→ Text under study:
+++
We evaluated four popular unpaired integration methods (Seurat v4, LIGER, FigR, bindSC), and three multiome-guided integration methods (Seurat v4, MultiVI, and Cobolt). To account for the increased power resulting from the larger absolute number of cells employed during the integration process by the multiome-guided methods, we created another scenario termed ‘unpaired (multiome-split)’ in which the RNA-seq and ATAC-seq data from the multiome samples were treated as independent datasets and appended to the single-modality datasets. This category again includes the four unpaired-integration methods, the only difference being that the single-modality datasets now include additional single-modality cells that were converted from the multiome cells.
To evaluate the performance of each method for cell type identification, we performed Louvain clustering [13] on the integrated embedding. For methods capable of missing modality imputation, we imputed gene expression using snATAC-seq profiles. We then evaluated the integration results in four aspects as shown in Figure 1A. Specifically, we evaluated cell type annotation accuracy using two metrics: Adjusted Rand Index (ARI) [14] and Normalized Mutual Information (NMI) [15]. Both metrics range from 0 to 1, with 1 being the best. The detailed approach is described in the Methods section. The accuracy of cell type annotation depends on the number of cell clusters identified; therefore, an additional way to measure data integration quality is via the accuracy of cell type separation. Using the ground-truth annotation, we evaluated how well cells of different identities are separated, using a cell type specific average silhouette width (ASW) [16] and a cell type Local Inverse Simpson’s Index (cLISI) [17, 18]. Furthermore, because the three data types could have technology-specific differences, we used a batch ASW [16] and the k-nearest neighbor batch effect test (kBET) [16] to measure batch-mixing of the integrated results. These four measurements were normalized to be in the range of 0 and 1 in which 1 is the best result, namely high separation between cell types and complete mixing of data batches.
We also evaluated the quality of ‘peak to gene pair’ predictions by assessing the accuracy of assigning an ATAC-seq peak to a specific gene. Using the measured ATAC-seq and imputed RNA-seq data, we computed the percentage of significant peak-gene pairs recovered as compared to a ground truth obtained using all cells in the multiome dataset. To penalize for the presence of false positives reported by the data integration methods, we also calculated an F1 score [15], which normalized the absolute percent recovery of the true peak-gene pairs by the occurrence of false positive and false negative relationships.
+++
→ Provided data:
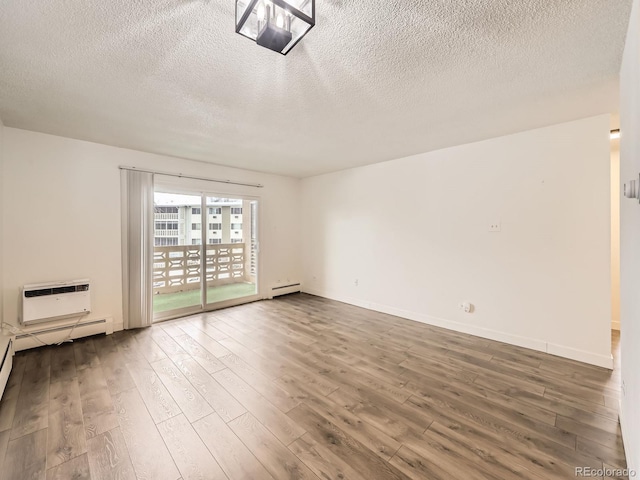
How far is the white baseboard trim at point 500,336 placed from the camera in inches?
106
+++
→ Work instruction A: In the passage on single-cell data integration, which two metrics were used to measure cell type annotation accuracy?
→ Work instruction B: Repeat the passage on single-cell data integration from "We evaluated four" to "the multiome cells.".
→ Work instruction C: Carry on the passage on single-cell data integration from the point where it stops.

→ Exercise answer A: Adjusted Rand Index (ARI) and Normalized Mutual Information (NMI).

→ Exercise answer B:
We evaluated four popular unpaired integration methods (Seurat v4, LIGER, FigR, bindSC), and three multiome-guided integration methods (Seurat v4, MultiVI, and Cobolt). To account for the increased power resulting from the larger absolute number of cells employed during the integration process by the multiome-guided methods, we created another scenario termed ‘unpaired (multiome-split)’ in which the RNA-seq and ATAC-seq data from the multiome samples were treated as independent datasets and appended to the single-modality datasets. This category again includes the four unpaired-integration methods, the only difference being that the single-modality datasets now include additional single-modality cells that were converted from the multiome cells.

→ Exercise answer C:
Do Multiome data improve the annotation of single-modality datasets?
PBMC
To answer if multiome data improve the analysis of single-modality datasets (scRNA-seq and scATAC-seq), we first simulated the situation with 1,000 scRNA-seq cells and 1,000 snATAC-seq cells based on the PBMC data. These single-modality cells were integrated using each of the four unpaired integration methods. To evaluate if multiome data improve the analysis of single-modality datasets, we considered the situation where we have a multiome dataset, potentially with different numbers of cells (e.g., 1000, 3000, or 8000). These multiome data were integrated with the single-modality datasets using the multiome-guided methods. However, because the number of cells used during clustering and gene expression imputation impacts the clustering accuracy and peak-gene association identification, we ran the unpaired integration methods again, this time treating the multiome dataset as single-modality cells and adding them to the existing single-modality data. Here, any increase in performance is solely caused by the increase in cell number; the results from these evaluations are labeled as the ‘unpaired (multiome-split)’ category. For each simulation, we randomly drew the cells from the 10,085 PBMC dataset and each condition was repeated five times. The parameters used for this simulation are summarized in Figure 2A.
The evaluation result for each method is summarized in Figure 2B. Without the incorporation of multiome data, the cell type annotation accuracy was already good, being 0.81 in ARI and 0.81 in NMI when integrating the unpaired data using the bindSC program (Figure 2B). Surprisingly, in the presence of 1,000 multiome cells, the multiome-guided approaches performed worse than simply integrating the data from the 2,000 single-modality cells by themselves (Figure 2B). This unexpected result is likely caused by the fact that 1,000 multiome cells alone do not achieve good cell type separation, which is a critical requirement for the multiome-guided methods to succeed. However, when we used 3,000 or 8,000 multiome cells, Seurat v4, one of the multiome-guided methods, achieved the best results in terms of cell type annotation (Figure 2B). Furthermore, when comparing the multiome-guided results with unpaired (multiome-split) results, the performance of Seurat v4 remained higher when there are 3,000 or 8,000 cells (Figure 2B). Thus, our findings indicate that the multiome data can improve cell type annotation of the single modality datasets, provided that there is a sufficient number of multiome cells available.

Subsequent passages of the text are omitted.